Monday, February 25, 2013

Review: The Twelve Tribes of Hattie by Ayana Mathis

Disappointed is the best way to describe my review of "The Twelve Tribes of Hattie".  There are moments when the author had beautiful prose but the story itself was meaningless.  The only thing to take away from this novel is that despite the fact that this family migrated from the South to the North, to avoid the tumultuous violence, racism and oppression, they continued a life of self loathing and a bitter existence.  

The story does not flow well and never tells the entire story of even one of the characters.  I don't know how the author came up with the title since Hattie only had eleven children.  This story is a mishmash of heartache.

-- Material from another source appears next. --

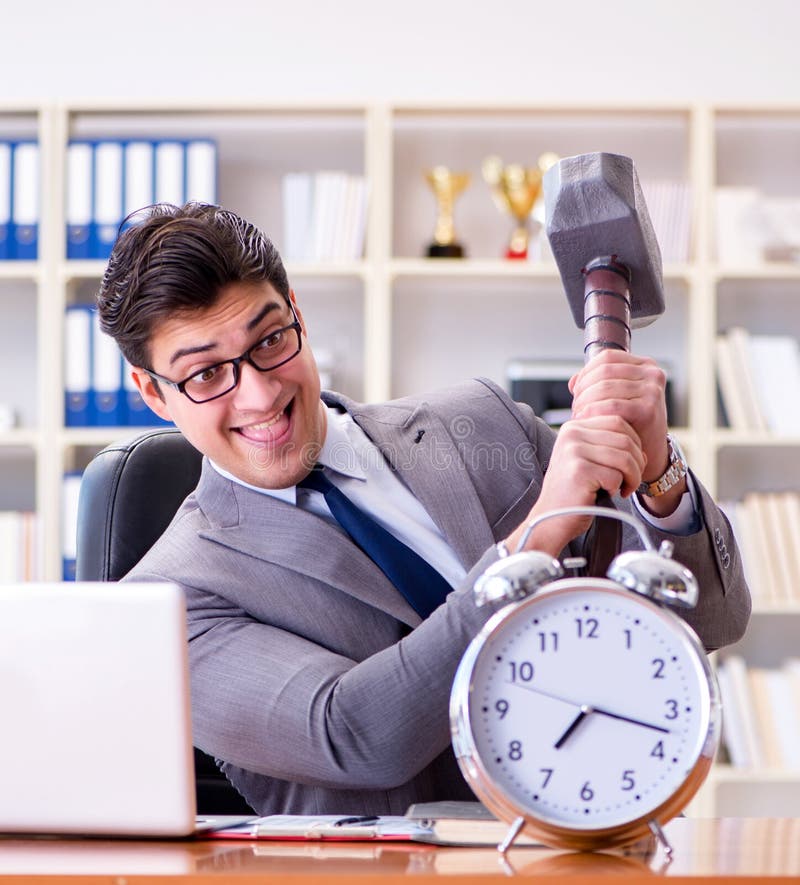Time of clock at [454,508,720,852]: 7:17
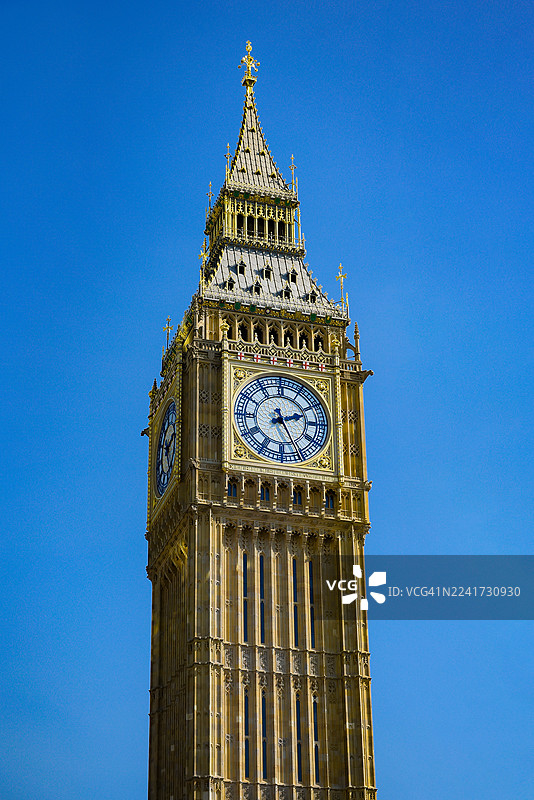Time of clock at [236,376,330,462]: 2:25
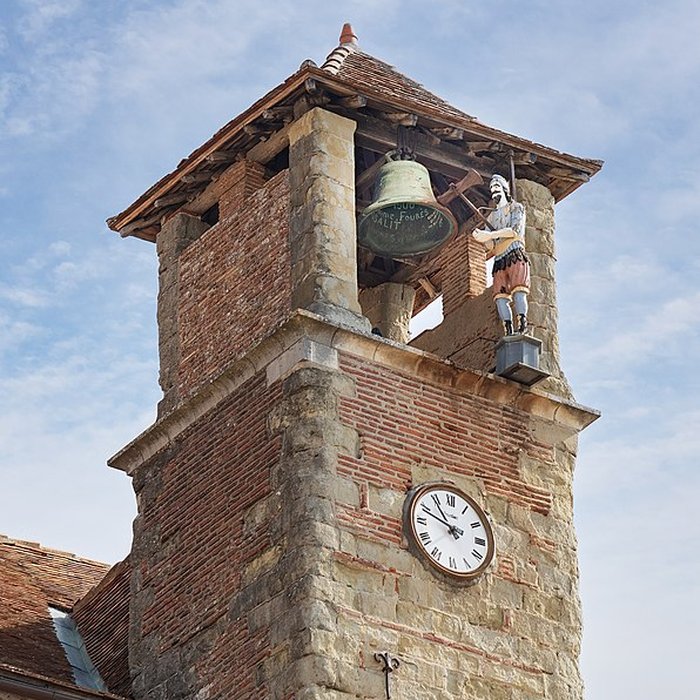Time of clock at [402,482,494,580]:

SYNOPSIS by Barnes & Noble
A debut of extraordinary distinction: Ayana Mathis tells the story of the children of the Great Migration through the trials of one unforgettable family.
In 1923, fifteen-year-old Hattie Shepherd flees Georgia and settles in Philadelphia, hoping for a chance at a better life. Instead, she marries a man who will bring her nothing but disappointment and watches helplessly as her firstborn twins succumb to an illness a few pennies could have prevented.  Hattie gives birth to nine more children whom she raises with grit and mettle and not an ounce of the tenderness they crave.  She vows to prepare them for the calamitous difficulty they are sure to face in their later lives, to meet a world that will not love them, a world that will not be kind. Captured here in twelve luminous narrative threads, their lives tell the story of a mother’s monumental courage and the journey of a nation. 
Beautiful and devastating, Ayana Mathis’s The Twelve Tribes of Hattie is wondrous from first to last—glorious, harrowing, unexpectedly uplifting, and blazing with life. An emotionally transfixing novel, a searing portrait of striving in the face of insurmountable adversity, an indelible encounter with the resilience of the human spirit and the driving force of the American dream.